Mark Carney balaie les menaces de Trump et salue une "nouvelle alliance" avec l'UE
Le Premier ministre canadien Mark Carney, balayant les menaces de Donald Trump, a salué jeudi l'idée d'une "nouvelle alliance" de son pays avec l'UE, présentée comme un gage d'"autonomie stratégique", dans un discours très attendu devant le Parlement européen.
"Personne ne nous dictera" avec qui le Canada peut s'engager, a-t-il aussi affirmé devant la presse à Strasbourg.
"Nous ne cherchons pas à dominer les autres", a proclamé le dirigeant canadien.
Le Canada, en pleine guerre commerciale avec les Etats-Unis de Donald Trump, cherche de nouveaux partenaires. De son côté, l'Europe, dont les relations avec Washington sont tout aussi houleuses, est en quête d'appuis à sa stratégie de rééquilibrage entre les deux superpuissances que sont la Chine et les Etats-Unis.

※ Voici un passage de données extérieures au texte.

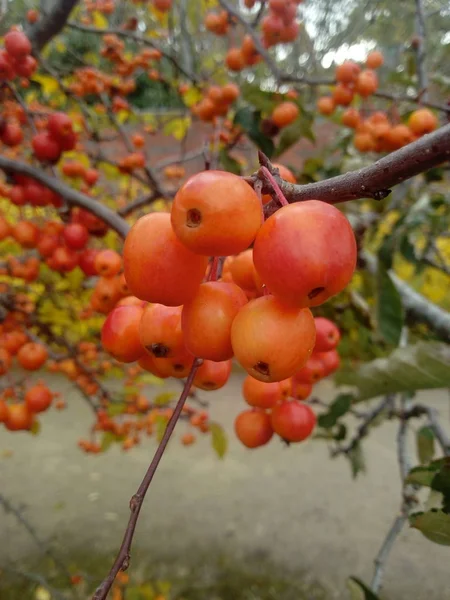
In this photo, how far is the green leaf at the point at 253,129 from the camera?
1.49 m

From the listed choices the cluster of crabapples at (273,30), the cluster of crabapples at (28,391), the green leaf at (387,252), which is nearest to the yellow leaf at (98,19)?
the cluster of crabapples at (273,30)

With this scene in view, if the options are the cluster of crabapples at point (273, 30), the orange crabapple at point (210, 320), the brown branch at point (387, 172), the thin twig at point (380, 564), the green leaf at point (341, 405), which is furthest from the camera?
the cluster of crabapples at point (273, 30)

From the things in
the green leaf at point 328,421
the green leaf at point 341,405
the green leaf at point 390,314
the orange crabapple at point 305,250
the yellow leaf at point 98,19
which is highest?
the yellow leaf at point 98,19

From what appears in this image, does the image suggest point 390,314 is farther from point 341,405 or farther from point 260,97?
point 260,97

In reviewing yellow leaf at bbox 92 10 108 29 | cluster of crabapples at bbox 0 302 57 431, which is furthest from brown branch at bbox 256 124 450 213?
yellow leaf at bbox 92 10 108 29

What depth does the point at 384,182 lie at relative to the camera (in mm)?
382

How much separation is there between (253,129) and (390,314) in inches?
29.8

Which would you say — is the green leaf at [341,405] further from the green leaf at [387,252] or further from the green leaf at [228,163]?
the green leaf at [228,163]

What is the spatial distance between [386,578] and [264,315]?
2108 millimetres

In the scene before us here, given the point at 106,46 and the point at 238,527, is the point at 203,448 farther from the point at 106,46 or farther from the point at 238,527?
the point at 106,46

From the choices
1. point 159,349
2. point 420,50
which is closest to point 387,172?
point 159,349

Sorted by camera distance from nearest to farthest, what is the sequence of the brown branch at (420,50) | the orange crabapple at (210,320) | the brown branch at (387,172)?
the brown branch at (387,172)
the orange crabapple at (210,320)
the brown branch at (420,50)

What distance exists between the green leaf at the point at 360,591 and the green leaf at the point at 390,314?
0.51 m

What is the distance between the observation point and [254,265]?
1.40ft
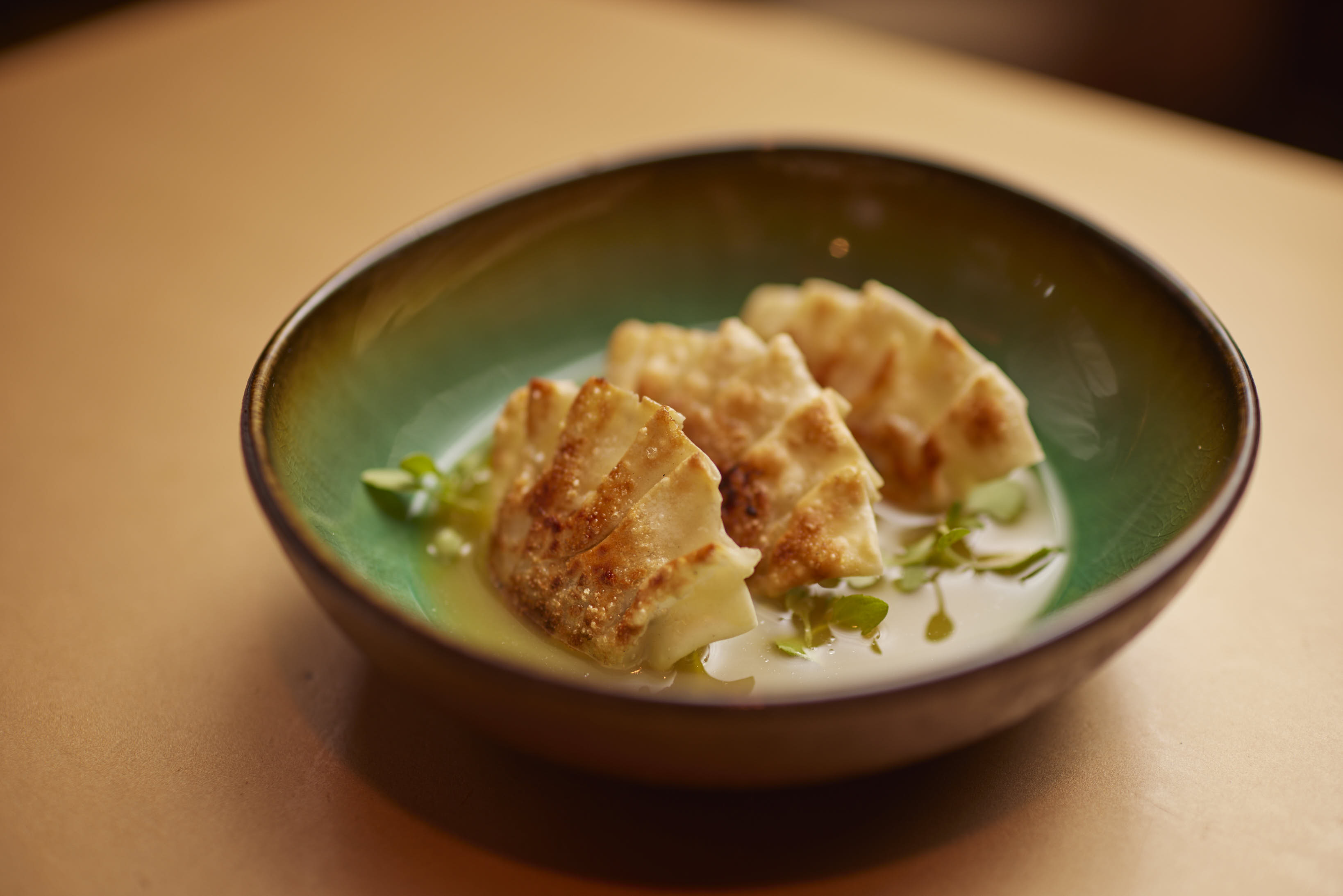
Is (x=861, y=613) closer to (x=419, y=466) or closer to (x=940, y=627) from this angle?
(x=940, y=627)

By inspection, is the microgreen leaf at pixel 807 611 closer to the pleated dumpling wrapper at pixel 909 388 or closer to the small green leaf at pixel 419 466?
the pleated dumpling wrapper at pixel 909 388

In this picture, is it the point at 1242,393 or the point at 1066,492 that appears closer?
the point at 1242,393

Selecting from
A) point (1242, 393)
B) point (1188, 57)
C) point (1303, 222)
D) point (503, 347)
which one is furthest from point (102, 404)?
point (1188, 57)

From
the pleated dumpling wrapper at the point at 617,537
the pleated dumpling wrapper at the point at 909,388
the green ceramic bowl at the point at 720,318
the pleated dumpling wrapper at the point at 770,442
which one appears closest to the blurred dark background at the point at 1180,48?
the green ceramic bowl at the point at 720,318

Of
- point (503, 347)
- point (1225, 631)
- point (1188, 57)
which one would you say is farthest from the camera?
point (1188, 57)

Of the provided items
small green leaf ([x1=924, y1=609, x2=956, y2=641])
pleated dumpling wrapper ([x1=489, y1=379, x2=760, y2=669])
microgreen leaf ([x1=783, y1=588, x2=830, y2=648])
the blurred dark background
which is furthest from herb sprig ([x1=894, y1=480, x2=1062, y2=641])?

"Une alliance entre le Canada et l'UE constituerait un phare pour les autres démocraties ; une alliance définie non pas par ce à quoi nous nous opposons, mais par ce que nous défendons", a lancé Mark Carney citant entre autres "la liberté" et "la "solidarité".
Une manière de répliquer à Donald Trump.
C'est dans son discours de rentrée devant les eurodéputés, en présence de Mark Carney, que Mme von der Leyen avait lancé la proposition. Il s'agirait d'un statut inédit restant à inventer et cela a pris de court les 27, selon des diplomates à Bruxelles.
"Le Canada accueille favorablement cette ambition, et je peux vous dire que les sondages montrent qu’une écrasante majorité de Canadiens soutient des liens beaucoup plus étroits avec l’Europe", a déclaré jeudi Mark Carney, salué par un tonnerre d'applaudissements.
- "Construire ensemble" -
Mais, a-t-il souligné ensuite devant la presse, "ce qui compte c'est la substance, ce que nous allons construire ensemble".
Pragmatique, M. Carney a surtout préféré faire la liste des domaines de coopération à approfondir entre Européens et Canadiens.
"Le Canada et l’Europe devraient
garantir notre autonomie stratégique grâce à une coopération approfondie couvrant l’ensemble des capacités stratégiques", a-t-il affirmé. Et de citer les minéraux critiques, l'intelligence artificielle, la base industrielle de défense ou encore la sécurité énergétique.
Le chef du gouvernement canadien a aussi longuement évoqué les "valeurs communes" entre son pays et l'Europe.
"Nous ne sommes pas des alliés de circonstance. Nous ne recherchons pas des accords à somme nulle", où l'un gagne et l'autre perd, a-t-il assuré. "Nous défendons des valeurs communes pour lesquelles nous nous sommes toujours battus", a-t-il martelé devant les eurodéputés et Mme von der Leyen.
"Je ne propose pas la création d’un troisième bloc visant à devenir une grande puissance rivale simplement avec de meilleures manières", a-t-il encore assuré.
L'Union européenne s'est de son côté efforcée jeudi de rassurer sur son projet d'association avec le Canada, jugé "hostile" par Donald Trump.
Outre le statut de membre associé, Mme von der Leyen a également proposé que le Canada rejoigne le futur "Conseil européen de sécurité", qu'elle appelle de ses voeux.
Donald Trump a été piqué au vif par l'annonce venue d'Europe mercredi.
"S'ils font cela, si j'estime qu'il s'agit d'un acte hostile, j'imposerai des droits de douane très lourds ou je cesserai tout commerce avec l'Europe", a lancé le milliardaire républicain.
"La proposition de renforcement de notre partenariat avec le Canada n'est dirigée contre personne", a souligné pour sa part Olof Gill, porte-parole de la Commission en matière de Commerce, interrogé sur ces déclarations.
"Nous avons vocation à créer des liens toujours plus étroits avec le Canada", a réagi le chef de la diplomatie française Jean-Noël Barrot. Mais le projet devra être "débattu, décortiqué, analysé" avant que la France ne prenne une position définitive.